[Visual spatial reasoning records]
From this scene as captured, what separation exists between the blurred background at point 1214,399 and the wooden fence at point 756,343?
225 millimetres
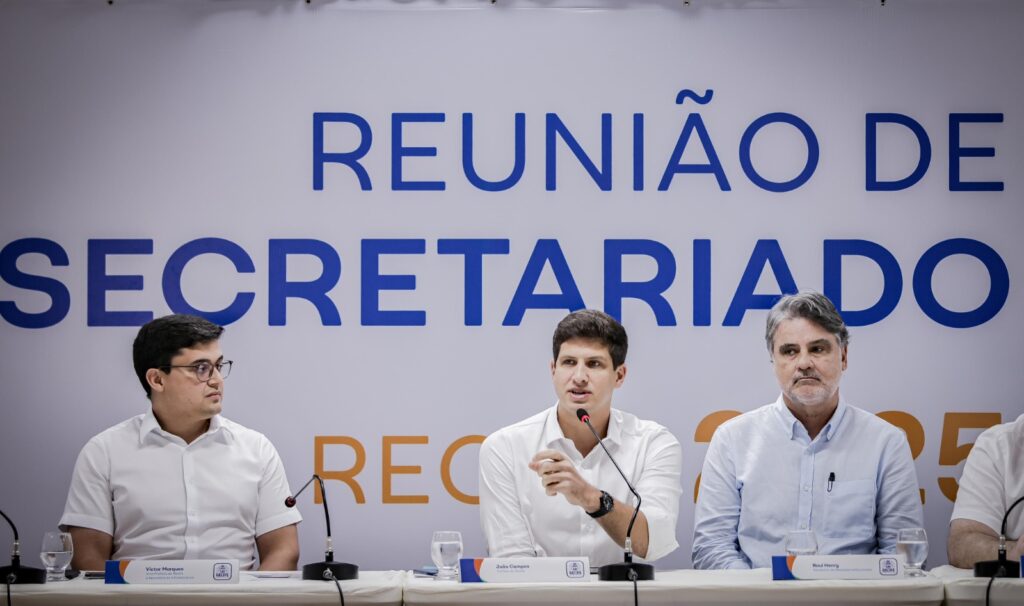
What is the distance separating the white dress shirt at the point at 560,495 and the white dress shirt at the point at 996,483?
90 cm

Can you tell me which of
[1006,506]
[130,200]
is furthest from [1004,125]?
[130,200]

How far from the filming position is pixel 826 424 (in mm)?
3578

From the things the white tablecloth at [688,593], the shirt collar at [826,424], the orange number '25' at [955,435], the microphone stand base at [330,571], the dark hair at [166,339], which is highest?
the dark hair at [166,339]

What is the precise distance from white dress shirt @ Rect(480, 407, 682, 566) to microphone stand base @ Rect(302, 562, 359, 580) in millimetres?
797

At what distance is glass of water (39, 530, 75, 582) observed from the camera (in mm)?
2740

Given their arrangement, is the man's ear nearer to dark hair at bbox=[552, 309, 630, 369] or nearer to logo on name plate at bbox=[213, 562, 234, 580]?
logo on name plate at bbox=[213, 562, 234, 580]

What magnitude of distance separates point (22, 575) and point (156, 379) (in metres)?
1.04

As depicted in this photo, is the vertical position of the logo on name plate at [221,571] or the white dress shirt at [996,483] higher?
the white dress shirt at [996,483]

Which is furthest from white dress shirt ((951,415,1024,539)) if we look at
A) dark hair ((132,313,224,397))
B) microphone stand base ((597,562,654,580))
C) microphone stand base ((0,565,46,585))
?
microphone stand base ((0,565,46,585))

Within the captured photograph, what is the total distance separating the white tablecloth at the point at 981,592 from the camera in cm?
249

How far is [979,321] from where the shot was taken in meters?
4.03

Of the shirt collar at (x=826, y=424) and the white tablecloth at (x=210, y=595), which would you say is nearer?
the white tablecloth at (x=210, y=595)

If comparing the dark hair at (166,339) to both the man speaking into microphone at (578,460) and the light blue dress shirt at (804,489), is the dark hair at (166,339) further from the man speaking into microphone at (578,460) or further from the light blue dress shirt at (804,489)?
the light blue dress shirt at (804,489)

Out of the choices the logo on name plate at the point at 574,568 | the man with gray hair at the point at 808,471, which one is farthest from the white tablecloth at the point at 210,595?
the man with gray hair at the point at 808,471
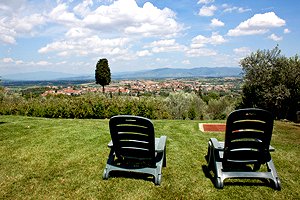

**SET PROBLEM:**
Turn the records above into a numbered list, skipping blank lines and leaving out the pictures.

**SOLUTION TO THE EXERCISE:**
1. From this scene as captured, what separation exists between the blurred background at point 1214,399 and the wooden fence at point 756,343?
2. 225 millimetres
3. What is the distance separating the white dress shirt at the point at 560,495 and the white dress shirt at the point at 996,483?
4. 90 cm
5. Can you tell me which of
6. [1006,506]
7. [130,200]
8. is furthest from [1004,125]?
9. [130,200]
10. How far from the filming position is pixel 826 424 (in mm)?
11. 3578
12. From the things the white tablecloth at [688,593], the shirt collar at [826,424], the orange number '25' at [955,435], the microphone stand base at [330,571], the dark hair at [166,339], which is highest?
13. the dark hair at [166,339]
14. What is the precise distance from white dress shirt @ Rect(480, 407, 682, 566) to microphone stand base @ Rect(302, 562, 359, 580) in millimetres?
15. 797
16. At what distance is glass of water (39, 530, 75, 582) observed from the camera (in mm)?
17. 2740
18. Given their arrangement, is the man's ear nearer to dark hair at bbox=[552, 309, 630, 369] or nearer to logo on name plate at bbox=[213, 562, 234, 580]?
19. logo on name plate at bbox=[213, 562, 234, 580]
20. What magnitude of distance separates point (22, 575) and point (156, 379) (in metres)?
21. 1.04
22. As depicted in this photo, is the vertical position of the logo on name plate at [221,571] or the white dress shirt at [996,483] higher?
23. the white dress shirt at [996,483]
24. Which is furthest from white dress shirt ((951,415,1024,539)) if we look at
25. A) dark hair ((132,313,224,397))
26. B) microphone stand base ((597,562,654,580))
27. C) microphone stand base ((0,565,46,585))
28. ?
29. microphone stand base ((0,565,46,585))
30. Within the captured photograph, what is the total distance separating the white tablecloth at the point at 981,592 from the camera in cm?
31. 249
32. How far is [979,321] from where the shot was taken in meters?
33. 4.03
34. Of the shirt collar at (x=826, y=424) and the white tablecloth at (x=210, y=595), which would you say is nearer?
35. the white tablecloth at (x=210, y=595)
36. If comparing the dark hair at (166,339) to both the man speaking into microphone at (578,460) and the light blue dress shirt at (804,489), is the dark hair at (166,339) further from the man speaking into microphone at (578,460) or further from the light blue dress shirt at (804,489)?
37. the light blue dress shirt at (804,489)
38. Out of the choices the logo on name plate at the point at 574,568 | the man with gray hair at the point at 808,471, which one is farthest from the white tablecloth at the point at 210,595?
39. the man with gray hair at the point at 808,471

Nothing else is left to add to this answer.